*** EXCERPT TO READ ***

12th President of the Presidency of Yugoslavia
- In office 15 May 1990 – 15 May 1991
- Prime Minister: Ante Marković
- Preceded by: Janez Drnovšek
- Succeeded by: Sejdo Bajramović (Acting)

12th Secretary General of Non-Aligned Movement
- In office 15 May 1990 – 15 May 1991
- Preceded by: Janez Drnovšek
- Succeeded by: Stjepan Mesić

3rd Serbian Representative in the Yugoslav Presidency
- In office 15 May 1989 – 27 April 1992
- Preceded by: Nikola Ljubičić
- Succeeded by: Office abolished

Personal details
- Born: 19 October 1928 Nikšić, Batočina, Kingdom of Serbs, Croats and Slovenes
- Died: 13 September 2021 (aged 92) Belgrade, Serbia
- Party: League of Communists of Yugoslavia Socialist Party of Serbia

= Borisav Jović =

Serbian politician (1928–2021)

Borisav Jović (Борисав Јовић, /sh/; 19 October 1928 – 13 September 2021) was a Serbian economist, diplomat and politician who served as the President of the Presidency of Yugoslavia from 1990 to 1991.

*** End of EXCERPT TO READ ***

In the Borisav Jović text, substitute "Beograd" for "Belgrade" between "Personal details" and "1990 to 1991.", inclusive, and write out that passage with the change. None of the data is needed for this work.

*** INFORMATION SHOWN ***

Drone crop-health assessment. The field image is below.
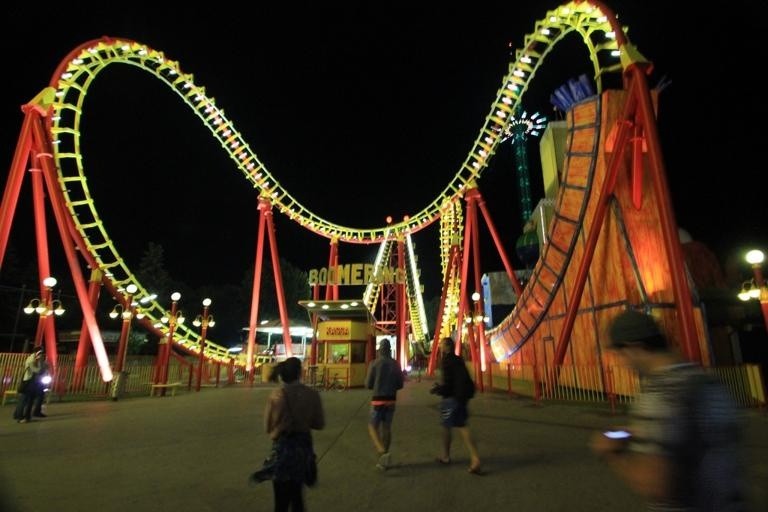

*** End of INFORMATION SHOWN ***

> _EXERCISE ANSWER_:
Personal details
- Born: 19 October 1928 Nikšić, Batočina, Kingdom of Serbs, Croats and Slovenes
- Died: 13 September 2021 (aged 92) Beograd, Serbia
- Party: League of Communists of Yugoslavia Socialist Party of Serbia

= Borisav Jović =

Serbian politician (1928–2021)

Borisav Jović (Борисав Јовић, /sh/; 19 October 1928 – 13 September 2021) was a Serbian economist, diplomat and politician who served as the President of the Presidency of Yugoslavia from 1990 to 1991.